Collected data:
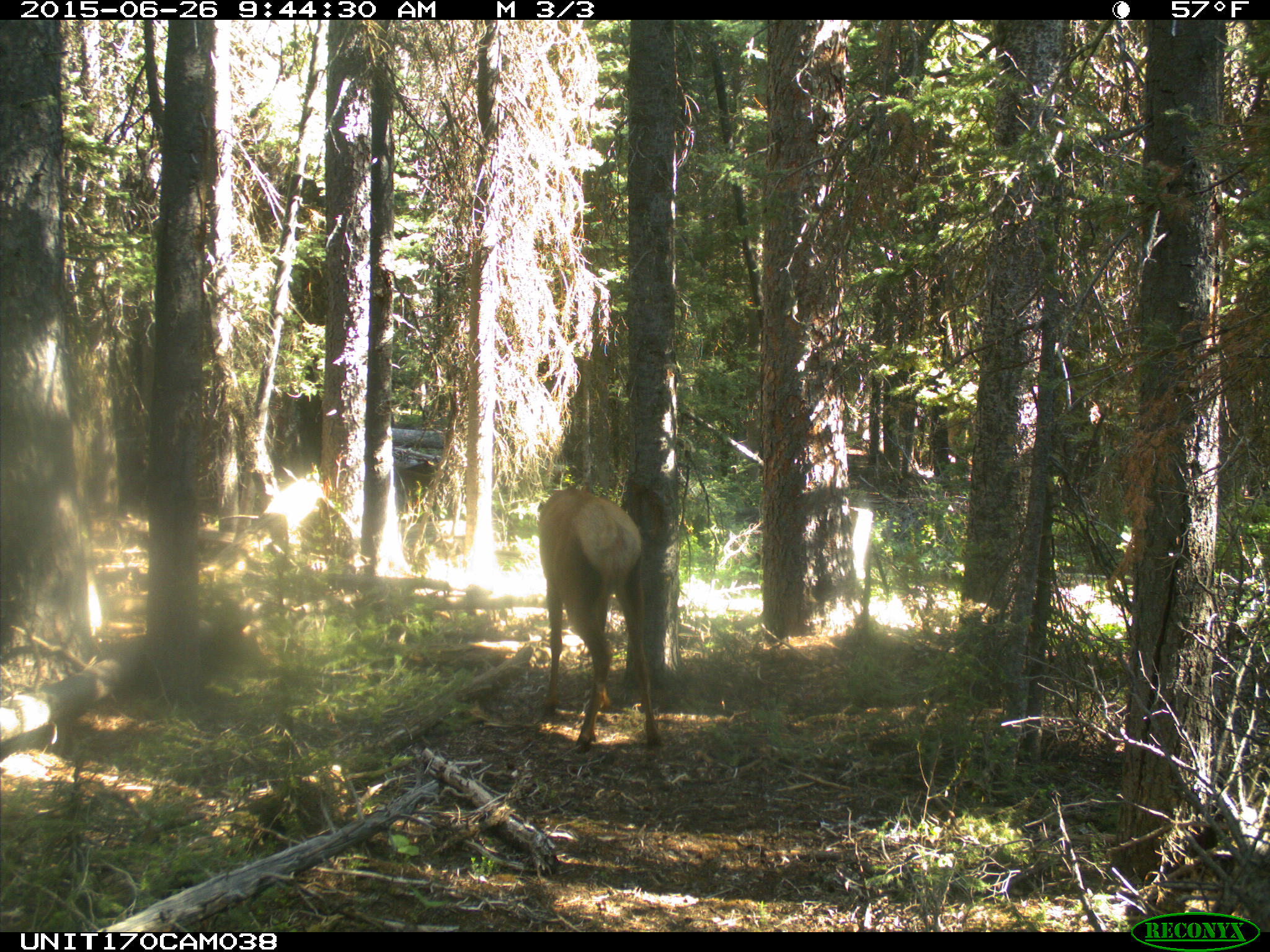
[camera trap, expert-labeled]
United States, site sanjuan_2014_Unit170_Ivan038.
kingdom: Animalia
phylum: Chordata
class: Mammalia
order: Artiodactyla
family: Cervidae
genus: Cervus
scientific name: Cervus elaphus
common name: red deer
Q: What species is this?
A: Cervus elaphus (red deer).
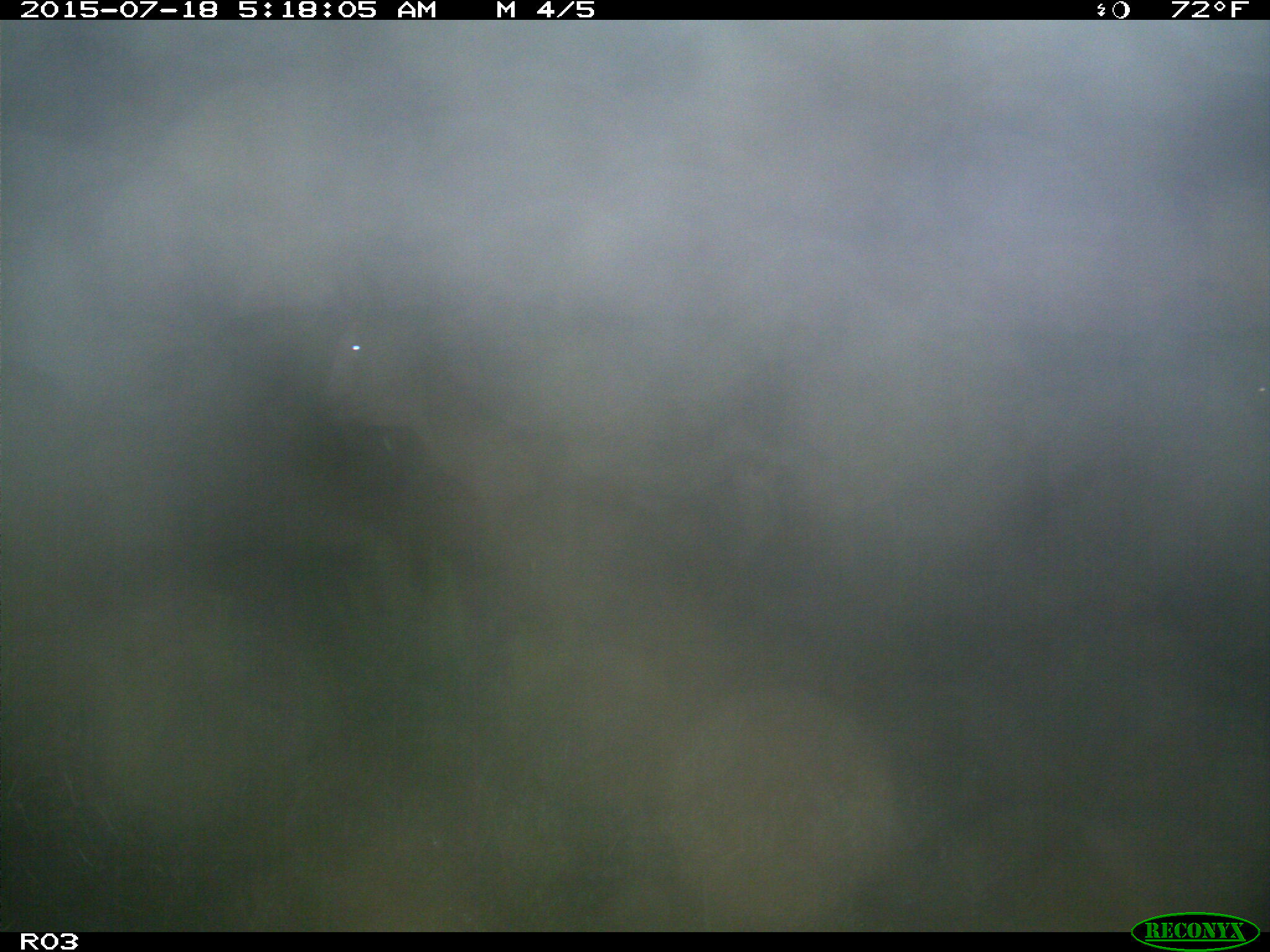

*To do:*
Would you copy all of the data exactly? Keep the pictures out of it.

*Solution to this exercise:*
[camera trap, expert-labeled]
United States, site sanjuan_2014_Unit170_Ivan038.
kingdom: Animalia
phylum: Chordata
class: Mammalia
order: Artiodactyla
family: Cervidae
genus: Cervus
scientific name: Cervus elaphus
common name: red deer
Q: What species is this?
A: Cervus elaphus (red deer).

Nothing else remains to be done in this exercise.